Nun nahmen die Planungen konkrete Formen an. Beim Nardini-Wallfahrtstag der Pfarrgemeinde St. Pirmin am 7. Mai markiert erstmals die große Beachflag die Zuhörerbank in der Klosterstraße. Dann freut sich Schwester Roswitha, Oberin der Mallersdorfer Schwestern im Pirmasenser Konvent, auf Passanten, die ihr Herz ausschütten wollen. Sie hat im Vorfeld schon mal die Probe aufs Exempel gemacht und sich auf die Bank beim Stierbrunnen gesetzt: „Ich habe einfach nur die Menschen angelächelt und sofort ein Echo gefunden“. Deshalb gehe sie optimistisch die ganze Sache an. Das „freundliche Willkommen heißen auf der Bank“ nennt auch Susanne Dausend-Thomas „einen guten Einstieg in das Gespräch“. Sie hat die Erfahrung gemacht, dass Bedarf besteht, denn viele haben heute keine Ansprechpartner mehr. Was früher in ihrer saarländischen Heimat als „maje gehe“ bezeichnet wurde, ist in der Anonymität der Städte verschwunden. Dabei sei es so wichtig „Schweres oder auch Freude zu teilen“. Doch dafür müsse man Zeit für den Gesprächspartner mitbringen. Für Gemeindereferent Marc Baiersdörfer von der Pfarrei Seliger Paul Josef Nardini, der in Vertretung von Ulrike Schwartz zur Projektvorstellung gekommen war, ist der Aspekt der Niederschwelligkeit ausschlaggebend. Jeder trage Sorgen und Ängste mit sich herum, scheue sich aber, auf Kirche zuzugehen. Doch mit dem Gesprächsangebot traue sich „Kirche zu den Menschen, ohne sich aufzudrängen“.
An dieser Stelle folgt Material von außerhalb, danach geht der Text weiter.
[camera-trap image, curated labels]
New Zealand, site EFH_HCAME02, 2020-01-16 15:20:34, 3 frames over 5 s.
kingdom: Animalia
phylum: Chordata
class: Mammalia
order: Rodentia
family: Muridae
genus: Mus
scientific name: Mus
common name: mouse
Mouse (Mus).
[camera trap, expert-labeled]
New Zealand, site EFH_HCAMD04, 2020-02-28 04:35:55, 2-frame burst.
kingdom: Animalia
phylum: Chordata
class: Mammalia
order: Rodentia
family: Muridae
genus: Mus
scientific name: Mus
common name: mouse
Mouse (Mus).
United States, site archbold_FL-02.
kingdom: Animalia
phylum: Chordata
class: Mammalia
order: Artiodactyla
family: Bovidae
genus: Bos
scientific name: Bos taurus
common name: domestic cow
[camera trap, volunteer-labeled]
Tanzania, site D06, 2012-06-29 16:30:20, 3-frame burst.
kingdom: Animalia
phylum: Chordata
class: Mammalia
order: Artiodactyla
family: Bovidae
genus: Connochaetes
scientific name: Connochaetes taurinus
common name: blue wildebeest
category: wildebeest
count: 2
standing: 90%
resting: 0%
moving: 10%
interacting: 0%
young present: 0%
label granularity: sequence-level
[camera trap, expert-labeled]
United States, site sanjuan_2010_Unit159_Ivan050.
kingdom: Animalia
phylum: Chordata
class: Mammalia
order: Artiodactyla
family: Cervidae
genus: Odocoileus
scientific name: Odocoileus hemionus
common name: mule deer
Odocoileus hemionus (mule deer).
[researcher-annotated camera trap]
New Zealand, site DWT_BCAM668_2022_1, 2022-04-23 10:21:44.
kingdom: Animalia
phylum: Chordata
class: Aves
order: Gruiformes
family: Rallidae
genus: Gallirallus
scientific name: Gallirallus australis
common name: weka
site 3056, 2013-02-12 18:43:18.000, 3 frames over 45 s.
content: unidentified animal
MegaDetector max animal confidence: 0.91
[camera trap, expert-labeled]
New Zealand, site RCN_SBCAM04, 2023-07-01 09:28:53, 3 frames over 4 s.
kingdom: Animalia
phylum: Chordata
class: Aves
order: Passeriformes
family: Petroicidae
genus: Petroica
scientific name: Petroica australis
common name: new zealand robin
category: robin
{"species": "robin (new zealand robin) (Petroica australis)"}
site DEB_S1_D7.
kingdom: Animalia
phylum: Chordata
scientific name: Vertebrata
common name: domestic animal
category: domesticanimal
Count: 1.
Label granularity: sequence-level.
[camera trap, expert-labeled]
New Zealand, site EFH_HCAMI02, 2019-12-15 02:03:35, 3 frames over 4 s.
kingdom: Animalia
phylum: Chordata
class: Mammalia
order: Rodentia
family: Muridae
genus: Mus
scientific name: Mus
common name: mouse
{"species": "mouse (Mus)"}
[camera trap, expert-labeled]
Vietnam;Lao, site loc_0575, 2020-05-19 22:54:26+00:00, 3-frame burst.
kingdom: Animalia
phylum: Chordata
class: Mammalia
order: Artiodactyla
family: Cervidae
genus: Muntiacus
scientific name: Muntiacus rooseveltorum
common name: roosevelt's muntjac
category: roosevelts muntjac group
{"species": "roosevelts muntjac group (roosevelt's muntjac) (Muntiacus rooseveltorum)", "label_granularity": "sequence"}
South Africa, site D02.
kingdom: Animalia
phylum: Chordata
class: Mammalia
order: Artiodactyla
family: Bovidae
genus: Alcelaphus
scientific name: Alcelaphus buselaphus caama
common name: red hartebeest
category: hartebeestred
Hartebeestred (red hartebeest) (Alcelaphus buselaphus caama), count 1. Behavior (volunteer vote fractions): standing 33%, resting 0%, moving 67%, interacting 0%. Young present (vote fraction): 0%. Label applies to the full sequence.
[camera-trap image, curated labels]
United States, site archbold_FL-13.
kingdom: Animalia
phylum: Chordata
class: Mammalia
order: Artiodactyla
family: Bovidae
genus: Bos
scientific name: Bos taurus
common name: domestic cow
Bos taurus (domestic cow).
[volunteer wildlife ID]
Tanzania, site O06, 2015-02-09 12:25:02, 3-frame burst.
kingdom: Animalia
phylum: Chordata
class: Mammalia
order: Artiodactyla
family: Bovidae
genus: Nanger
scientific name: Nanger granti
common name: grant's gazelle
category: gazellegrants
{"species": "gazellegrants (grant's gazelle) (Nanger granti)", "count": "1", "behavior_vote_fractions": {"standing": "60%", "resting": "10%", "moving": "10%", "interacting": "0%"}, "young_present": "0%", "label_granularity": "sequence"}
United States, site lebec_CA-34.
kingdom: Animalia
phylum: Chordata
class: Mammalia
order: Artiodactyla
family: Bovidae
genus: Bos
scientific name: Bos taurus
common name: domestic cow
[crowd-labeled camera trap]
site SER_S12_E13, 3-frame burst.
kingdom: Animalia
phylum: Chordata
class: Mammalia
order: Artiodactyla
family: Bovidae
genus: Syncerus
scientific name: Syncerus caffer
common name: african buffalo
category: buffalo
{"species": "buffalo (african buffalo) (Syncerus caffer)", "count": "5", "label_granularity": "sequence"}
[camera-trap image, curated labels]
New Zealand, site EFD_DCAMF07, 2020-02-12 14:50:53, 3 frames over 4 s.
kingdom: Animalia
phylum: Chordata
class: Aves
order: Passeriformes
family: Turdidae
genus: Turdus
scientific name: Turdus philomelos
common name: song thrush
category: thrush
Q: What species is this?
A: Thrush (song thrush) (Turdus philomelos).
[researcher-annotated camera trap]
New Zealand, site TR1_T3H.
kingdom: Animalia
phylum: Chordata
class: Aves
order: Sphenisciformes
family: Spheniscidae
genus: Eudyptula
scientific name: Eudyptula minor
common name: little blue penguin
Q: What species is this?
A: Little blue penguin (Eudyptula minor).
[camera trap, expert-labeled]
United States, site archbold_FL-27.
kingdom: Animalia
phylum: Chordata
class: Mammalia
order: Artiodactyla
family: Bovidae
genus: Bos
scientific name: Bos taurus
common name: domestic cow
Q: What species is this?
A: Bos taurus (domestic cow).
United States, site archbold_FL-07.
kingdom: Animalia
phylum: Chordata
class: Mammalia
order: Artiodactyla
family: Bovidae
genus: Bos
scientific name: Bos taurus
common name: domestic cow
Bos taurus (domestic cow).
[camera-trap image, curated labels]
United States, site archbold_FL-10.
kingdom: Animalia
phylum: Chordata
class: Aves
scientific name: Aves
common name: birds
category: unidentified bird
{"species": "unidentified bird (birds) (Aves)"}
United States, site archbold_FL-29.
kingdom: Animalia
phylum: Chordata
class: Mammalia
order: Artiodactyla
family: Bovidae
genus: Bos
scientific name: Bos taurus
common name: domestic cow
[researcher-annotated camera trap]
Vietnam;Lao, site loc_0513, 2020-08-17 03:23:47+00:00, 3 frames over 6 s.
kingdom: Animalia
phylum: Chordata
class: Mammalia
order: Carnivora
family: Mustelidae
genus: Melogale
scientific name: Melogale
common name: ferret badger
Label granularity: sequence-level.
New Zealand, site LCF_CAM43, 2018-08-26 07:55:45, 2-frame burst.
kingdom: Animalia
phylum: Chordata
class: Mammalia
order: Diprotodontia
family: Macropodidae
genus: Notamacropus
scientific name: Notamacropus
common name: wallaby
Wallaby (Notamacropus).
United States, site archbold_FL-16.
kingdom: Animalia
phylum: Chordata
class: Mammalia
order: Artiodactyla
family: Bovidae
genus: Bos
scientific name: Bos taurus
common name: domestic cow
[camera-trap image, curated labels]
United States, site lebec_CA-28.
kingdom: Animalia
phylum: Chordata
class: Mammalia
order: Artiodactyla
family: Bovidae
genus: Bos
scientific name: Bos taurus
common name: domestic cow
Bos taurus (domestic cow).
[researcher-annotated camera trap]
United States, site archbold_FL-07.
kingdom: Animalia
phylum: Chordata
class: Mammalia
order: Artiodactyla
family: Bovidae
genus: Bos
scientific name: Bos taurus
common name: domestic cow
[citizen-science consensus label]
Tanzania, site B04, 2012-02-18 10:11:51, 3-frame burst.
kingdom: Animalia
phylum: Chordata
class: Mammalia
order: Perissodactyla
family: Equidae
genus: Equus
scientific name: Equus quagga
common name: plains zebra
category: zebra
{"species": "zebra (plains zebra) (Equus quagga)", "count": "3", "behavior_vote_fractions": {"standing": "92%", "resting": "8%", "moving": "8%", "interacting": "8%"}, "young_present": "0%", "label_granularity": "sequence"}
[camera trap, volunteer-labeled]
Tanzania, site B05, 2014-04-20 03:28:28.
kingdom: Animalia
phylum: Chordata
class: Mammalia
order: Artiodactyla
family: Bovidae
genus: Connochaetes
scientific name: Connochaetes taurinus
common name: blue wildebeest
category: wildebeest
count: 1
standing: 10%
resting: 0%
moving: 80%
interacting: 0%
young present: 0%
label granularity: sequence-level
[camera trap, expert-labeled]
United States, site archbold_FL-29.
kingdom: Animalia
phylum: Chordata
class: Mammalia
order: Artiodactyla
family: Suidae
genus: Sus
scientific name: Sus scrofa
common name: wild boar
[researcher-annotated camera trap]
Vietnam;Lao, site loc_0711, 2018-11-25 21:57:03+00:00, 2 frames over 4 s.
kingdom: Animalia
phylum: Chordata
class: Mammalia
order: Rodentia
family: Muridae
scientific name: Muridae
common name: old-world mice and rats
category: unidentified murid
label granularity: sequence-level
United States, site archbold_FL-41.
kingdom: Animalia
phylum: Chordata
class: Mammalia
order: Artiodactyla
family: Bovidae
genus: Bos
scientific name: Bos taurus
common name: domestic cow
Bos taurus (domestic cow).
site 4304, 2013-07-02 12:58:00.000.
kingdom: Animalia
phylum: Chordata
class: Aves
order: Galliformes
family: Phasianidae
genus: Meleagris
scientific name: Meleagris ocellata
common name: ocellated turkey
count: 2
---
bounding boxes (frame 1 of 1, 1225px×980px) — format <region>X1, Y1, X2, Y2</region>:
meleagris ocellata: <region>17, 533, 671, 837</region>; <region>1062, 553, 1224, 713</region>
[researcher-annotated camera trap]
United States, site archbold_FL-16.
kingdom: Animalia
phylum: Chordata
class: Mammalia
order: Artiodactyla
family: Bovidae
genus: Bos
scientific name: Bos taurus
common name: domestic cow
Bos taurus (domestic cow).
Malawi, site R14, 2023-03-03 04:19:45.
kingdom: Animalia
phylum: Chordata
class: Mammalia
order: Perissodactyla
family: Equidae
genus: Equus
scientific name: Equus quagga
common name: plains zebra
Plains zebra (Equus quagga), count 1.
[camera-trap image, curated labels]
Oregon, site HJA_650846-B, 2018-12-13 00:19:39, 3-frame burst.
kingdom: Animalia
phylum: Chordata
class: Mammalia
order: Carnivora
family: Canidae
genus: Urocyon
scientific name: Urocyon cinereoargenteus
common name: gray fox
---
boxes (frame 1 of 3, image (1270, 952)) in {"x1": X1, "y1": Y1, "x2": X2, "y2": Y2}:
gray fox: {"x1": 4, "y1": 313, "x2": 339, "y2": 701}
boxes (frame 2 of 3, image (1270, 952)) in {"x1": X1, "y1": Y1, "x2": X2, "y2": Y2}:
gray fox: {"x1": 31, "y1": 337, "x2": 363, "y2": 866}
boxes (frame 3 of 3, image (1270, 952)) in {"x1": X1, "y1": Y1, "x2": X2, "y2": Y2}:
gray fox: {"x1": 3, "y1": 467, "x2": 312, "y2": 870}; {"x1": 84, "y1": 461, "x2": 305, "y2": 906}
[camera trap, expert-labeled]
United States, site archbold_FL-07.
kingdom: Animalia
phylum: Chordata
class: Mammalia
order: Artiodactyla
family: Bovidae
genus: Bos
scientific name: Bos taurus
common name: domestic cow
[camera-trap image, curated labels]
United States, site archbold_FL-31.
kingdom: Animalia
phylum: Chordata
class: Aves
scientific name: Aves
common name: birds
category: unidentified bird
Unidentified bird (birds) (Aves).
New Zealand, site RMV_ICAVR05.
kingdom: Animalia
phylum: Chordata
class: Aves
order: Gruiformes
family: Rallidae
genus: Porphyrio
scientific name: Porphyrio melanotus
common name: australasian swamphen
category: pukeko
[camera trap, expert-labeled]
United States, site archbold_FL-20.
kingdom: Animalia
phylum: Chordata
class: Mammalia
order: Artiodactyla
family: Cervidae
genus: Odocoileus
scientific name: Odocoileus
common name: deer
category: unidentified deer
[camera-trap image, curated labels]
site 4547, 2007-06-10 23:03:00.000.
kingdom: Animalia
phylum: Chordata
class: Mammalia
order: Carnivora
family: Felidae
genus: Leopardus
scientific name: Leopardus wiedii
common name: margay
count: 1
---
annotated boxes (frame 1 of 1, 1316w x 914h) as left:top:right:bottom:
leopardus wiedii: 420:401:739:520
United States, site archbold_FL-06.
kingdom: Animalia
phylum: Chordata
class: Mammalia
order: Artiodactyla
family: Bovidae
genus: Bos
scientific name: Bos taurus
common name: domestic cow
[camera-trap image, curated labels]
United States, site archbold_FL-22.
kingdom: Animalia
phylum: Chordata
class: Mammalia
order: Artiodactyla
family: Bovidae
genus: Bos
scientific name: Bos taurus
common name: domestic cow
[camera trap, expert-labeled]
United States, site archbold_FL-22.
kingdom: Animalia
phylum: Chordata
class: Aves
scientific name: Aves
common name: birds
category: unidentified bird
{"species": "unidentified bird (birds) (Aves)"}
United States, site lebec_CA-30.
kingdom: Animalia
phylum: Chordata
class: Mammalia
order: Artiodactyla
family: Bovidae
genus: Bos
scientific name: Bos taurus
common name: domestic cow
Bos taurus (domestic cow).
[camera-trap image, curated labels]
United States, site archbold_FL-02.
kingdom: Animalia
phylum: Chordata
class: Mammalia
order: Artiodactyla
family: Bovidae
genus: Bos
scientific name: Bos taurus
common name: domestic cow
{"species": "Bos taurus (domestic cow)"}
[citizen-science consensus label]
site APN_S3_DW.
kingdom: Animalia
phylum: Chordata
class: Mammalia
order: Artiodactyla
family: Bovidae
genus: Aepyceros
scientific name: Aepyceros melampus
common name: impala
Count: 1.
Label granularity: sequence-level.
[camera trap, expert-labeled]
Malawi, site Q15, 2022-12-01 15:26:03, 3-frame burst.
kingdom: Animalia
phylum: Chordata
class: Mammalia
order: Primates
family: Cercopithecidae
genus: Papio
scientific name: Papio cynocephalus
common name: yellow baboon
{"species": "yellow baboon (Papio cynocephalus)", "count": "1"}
Wie Krankenhaus-Seelsorgerin Diana Lipps erklärt, habe sie gemeinsam mit ihrem katholischen Kollegen Bernd Adelmann vorgesehen, einmal wöchentlich im Außenbereich des Krankenhauses auf der Zuhörerbank Platz zu nehmen. Ob Patienten, Besucher oder Pflegepersonal – jeder, dem etwas auf der Seele brennt, kann sich aussprechen. Dagegen wird der „Rastplatz“ irgendwo in der Stadt mit einem der acht Hauptamtlichen an keinem festen Termin zu finden sein. „Wir wollen den Bürgern vor Ort - unabhängig von ihrer Herkunft oder religiösen Orientierung - spontan begegnen“, betont Björn Heinrich, der sich von diesem spannenden Pilotprojekt „neue Erfahrungen“ verspricht. Gerne möchte man auch Ehrenamtliche für die unkonventionellen Gespräche gewinnen, die durch spezielle Schulungen auf diese Aufgaben vorbereitet werden.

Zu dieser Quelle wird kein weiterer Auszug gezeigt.